#### DATASET RECORDS:
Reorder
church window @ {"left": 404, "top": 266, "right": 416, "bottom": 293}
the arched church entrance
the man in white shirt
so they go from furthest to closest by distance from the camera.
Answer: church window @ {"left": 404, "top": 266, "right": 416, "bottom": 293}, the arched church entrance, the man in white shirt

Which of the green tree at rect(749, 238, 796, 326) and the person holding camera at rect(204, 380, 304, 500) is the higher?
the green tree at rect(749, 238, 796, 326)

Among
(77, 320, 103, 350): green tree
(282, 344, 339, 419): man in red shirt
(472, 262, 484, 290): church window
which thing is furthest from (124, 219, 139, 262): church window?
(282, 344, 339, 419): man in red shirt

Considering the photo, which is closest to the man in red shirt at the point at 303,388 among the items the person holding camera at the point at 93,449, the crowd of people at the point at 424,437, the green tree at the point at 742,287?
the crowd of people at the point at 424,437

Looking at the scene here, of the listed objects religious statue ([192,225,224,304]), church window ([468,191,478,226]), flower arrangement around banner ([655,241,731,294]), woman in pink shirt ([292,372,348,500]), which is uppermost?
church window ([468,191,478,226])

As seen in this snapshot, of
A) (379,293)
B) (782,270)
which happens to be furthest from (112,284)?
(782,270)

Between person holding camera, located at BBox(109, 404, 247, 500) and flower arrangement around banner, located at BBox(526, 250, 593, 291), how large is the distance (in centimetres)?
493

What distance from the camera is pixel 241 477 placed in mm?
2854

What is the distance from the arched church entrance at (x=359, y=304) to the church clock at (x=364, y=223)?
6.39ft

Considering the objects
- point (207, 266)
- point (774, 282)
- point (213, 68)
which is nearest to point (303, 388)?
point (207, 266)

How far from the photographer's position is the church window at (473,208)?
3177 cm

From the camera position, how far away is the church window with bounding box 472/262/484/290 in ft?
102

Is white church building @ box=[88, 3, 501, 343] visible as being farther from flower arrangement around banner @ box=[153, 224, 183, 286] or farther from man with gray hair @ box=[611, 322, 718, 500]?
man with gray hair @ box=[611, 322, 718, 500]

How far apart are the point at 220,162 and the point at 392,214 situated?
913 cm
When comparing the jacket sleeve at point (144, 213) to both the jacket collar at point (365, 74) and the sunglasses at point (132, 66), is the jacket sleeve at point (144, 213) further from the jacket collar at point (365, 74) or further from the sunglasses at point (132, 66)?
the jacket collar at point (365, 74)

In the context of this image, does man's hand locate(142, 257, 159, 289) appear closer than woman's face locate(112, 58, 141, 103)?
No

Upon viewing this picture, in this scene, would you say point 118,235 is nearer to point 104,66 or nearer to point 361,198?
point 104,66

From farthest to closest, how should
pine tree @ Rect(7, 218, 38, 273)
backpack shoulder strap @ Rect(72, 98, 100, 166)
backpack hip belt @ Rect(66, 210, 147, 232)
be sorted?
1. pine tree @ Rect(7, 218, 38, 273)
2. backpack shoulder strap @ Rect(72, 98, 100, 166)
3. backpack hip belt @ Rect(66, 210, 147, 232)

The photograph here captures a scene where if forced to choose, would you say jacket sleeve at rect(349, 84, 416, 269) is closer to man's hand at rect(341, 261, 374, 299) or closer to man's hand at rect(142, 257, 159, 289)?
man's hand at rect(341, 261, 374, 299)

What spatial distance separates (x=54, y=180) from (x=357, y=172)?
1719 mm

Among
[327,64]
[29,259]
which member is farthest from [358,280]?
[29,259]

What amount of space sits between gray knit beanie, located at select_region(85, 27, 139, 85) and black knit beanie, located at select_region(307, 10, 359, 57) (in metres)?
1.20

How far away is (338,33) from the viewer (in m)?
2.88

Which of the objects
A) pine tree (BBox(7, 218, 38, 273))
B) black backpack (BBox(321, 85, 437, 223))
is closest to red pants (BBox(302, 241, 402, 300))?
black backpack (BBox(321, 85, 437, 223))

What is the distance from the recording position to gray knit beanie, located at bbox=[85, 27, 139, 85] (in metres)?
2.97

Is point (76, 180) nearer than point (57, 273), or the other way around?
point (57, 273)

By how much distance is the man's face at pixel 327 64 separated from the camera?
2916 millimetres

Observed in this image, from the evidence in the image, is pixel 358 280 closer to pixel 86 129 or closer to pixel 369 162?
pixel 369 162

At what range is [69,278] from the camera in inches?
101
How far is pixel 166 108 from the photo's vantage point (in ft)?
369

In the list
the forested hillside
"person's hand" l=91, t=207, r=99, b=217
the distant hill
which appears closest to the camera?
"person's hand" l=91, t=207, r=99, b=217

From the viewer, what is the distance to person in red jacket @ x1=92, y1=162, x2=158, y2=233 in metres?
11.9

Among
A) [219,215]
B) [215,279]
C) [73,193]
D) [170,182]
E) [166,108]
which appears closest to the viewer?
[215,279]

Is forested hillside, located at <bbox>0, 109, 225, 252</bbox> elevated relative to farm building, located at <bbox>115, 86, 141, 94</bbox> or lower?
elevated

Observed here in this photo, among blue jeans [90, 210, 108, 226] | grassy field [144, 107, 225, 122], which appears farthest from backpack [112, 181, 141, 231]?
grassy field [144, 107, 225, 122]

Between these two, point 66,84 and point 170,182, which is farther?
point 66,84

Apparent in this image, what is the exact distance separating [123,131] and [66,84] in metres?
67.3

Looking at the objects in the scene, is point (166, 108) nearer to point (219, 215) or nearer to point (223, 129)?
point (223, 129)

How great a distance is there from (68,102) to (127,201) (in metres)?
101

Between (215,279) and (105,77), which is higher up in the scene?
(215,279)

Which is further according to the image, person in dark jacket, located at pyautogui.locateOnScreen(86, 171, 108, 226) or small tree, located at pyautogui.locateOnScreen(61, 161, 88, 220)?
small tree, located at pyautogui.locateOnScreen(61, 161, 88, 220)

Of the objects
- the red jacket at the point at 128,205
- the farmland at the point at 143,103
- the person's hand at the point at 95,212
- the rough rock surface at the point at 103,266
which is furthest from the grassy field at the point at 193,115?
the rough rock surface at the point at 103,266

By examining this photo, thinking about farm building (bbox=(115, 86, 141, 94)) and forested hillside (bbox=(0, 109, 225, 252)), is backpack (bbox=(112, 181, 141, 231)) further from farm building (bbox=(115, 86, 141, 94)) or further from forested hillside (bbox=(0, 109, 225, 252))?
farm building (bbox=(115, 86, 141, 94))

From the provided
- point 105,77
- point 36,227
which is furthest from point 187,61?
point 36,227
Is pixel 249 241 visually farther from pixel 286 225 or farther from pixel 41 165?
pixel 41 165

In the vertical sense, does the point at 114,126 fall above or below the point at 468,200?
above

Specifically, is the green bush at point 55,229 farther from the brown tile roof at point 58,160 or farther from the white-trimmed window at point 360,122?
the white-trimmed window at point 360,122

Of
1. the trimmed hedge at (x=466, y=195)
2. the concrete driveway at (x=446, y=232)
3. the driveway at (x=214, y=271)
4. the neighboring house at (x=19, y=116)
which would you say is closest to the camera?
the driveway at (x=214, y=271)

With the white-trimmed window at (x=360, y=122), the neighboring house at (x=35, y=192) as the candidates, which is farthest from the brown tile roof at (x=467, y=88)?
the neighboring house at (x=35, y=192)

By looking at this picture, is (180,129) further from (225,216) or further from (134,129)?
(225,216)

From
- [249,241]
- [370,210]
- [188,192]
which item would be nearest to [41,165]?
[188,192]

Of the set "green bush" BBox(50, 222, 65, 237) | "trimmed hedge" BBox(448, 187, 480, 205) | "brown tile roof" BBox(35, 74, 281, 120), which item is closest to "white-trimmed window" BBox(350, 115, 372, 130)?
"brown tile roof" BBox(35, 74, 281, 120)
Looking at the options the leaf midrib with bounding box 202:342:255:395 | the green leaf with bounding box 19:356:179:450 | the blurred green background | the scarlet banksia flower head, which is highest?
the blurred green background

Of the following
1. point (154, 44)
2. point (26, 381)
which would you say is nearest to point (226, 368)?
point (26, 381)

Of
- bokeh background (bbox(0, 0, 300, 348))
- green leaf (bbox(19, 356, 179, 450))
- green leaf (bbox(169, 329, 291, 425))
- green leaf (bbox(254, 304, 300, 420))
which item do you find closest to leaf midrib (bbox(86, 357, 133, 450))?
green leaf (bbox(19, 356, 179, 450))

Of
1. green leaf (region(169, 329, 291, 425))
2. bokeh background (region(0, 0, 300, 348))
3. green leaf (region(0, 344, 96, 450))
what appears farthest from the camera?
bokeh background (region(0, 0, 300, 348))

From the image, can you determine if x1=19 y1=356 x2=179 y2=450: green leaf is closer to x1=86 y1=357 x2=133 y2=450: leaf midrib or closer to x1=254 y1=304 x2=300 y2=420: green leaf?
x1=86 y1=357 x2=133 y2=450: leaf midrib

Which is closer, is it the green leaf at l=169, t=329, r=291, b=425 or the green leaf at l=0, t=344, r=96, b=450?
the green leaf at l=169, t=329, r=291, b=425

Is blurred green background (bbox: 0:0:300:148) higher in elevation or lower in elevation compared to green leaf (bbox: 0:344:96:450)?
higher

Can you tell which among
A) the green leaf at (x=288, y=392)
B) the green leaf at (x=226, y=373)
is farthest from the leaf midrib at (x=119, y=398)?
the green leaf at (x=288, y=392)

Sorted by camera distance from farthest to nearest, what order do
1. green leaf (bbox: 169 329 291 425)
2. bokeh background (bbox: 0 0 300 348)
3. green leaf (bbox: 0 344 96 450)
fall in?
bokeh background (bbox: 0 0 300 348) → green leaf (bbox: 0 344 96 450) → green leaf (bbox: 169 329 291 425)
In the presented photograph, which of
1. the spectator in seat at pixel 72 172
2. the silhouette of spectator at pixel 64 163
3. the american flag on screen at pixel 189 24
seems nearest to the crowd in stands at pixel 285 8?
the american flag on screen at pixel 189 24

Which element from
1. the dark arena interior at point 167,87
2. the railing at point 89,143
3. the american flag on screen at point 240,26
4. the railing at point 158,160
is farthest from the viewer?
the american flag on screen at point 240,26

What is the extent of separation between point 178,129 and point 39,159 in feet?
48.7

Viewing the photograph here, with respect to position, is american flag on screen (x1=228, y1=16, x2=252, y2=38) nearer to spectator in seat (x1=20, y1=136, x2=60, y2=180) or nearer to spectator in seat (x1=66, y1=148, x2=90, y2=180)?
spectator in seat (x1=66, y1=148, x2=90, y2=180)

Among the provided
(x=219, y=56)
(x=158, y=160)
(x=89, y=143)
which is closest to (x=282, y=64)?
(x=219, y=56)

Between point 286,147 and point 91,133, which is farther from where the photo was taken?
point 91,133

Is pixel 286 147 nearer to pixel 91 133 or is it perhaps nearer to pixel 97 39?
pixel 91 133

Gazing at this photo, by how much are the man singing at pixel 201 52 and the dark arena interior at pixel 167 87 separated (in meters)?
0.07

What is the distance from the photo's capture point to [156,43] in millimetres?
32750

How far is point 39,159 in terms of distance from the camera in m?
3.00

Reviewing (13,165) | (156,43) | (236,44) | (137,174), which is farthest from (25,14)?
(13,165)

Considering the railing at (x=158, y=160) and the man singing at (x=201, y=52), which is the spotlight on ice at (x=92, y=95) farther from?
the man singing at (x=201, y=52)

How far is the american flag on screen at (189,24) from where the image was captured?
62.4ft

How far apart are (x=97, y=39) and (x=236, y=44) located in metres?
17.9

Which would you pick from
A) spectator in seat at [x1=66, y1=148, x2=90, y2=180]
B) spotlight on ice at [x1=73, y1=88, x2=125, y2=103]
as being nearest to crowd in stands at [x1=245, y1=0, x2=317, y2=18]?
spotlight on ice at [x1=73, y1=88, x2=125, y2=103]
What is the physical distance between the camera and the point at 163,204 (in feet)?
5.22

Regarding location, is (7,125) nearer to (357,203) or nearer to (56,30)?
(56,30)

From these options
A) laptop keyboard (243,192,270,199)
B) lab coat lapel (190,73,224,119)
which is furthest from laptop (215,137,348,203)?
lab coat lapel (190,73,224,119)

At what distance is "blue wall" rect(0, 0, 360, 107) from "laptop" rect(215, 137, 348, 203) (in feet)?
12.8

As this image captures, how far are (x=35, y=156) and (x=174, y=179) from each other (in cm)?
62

#### SHORT TASK:
Copy the material word for word, starting at the line that contains "What is the physical" and ending at the very last line of the material.

#### EXERCISE ANSWER:
What is the physical distance between the camera and the point at 163,204 (in feet)?
5.22

Regarding location, is (7,125) nearer to (357,203) or nearer to (56,30)?
(56,30)

From these options
A) laptop keyboard (243,192,270,199)
B) lab coat lapel (190,73,224,119)
which is furthest from laptop (215,137,348,203)?
lab coat lapel (190,73,224,119)

At what distance is "blue wall" rect(0, 0, 360, 107) from "laptop" rect(215, 137, 348, 203) (in feet)?
12.8

As this image captures, how far are (x=35, y=156) and (x=174, y=179) from each other (in cm)?
62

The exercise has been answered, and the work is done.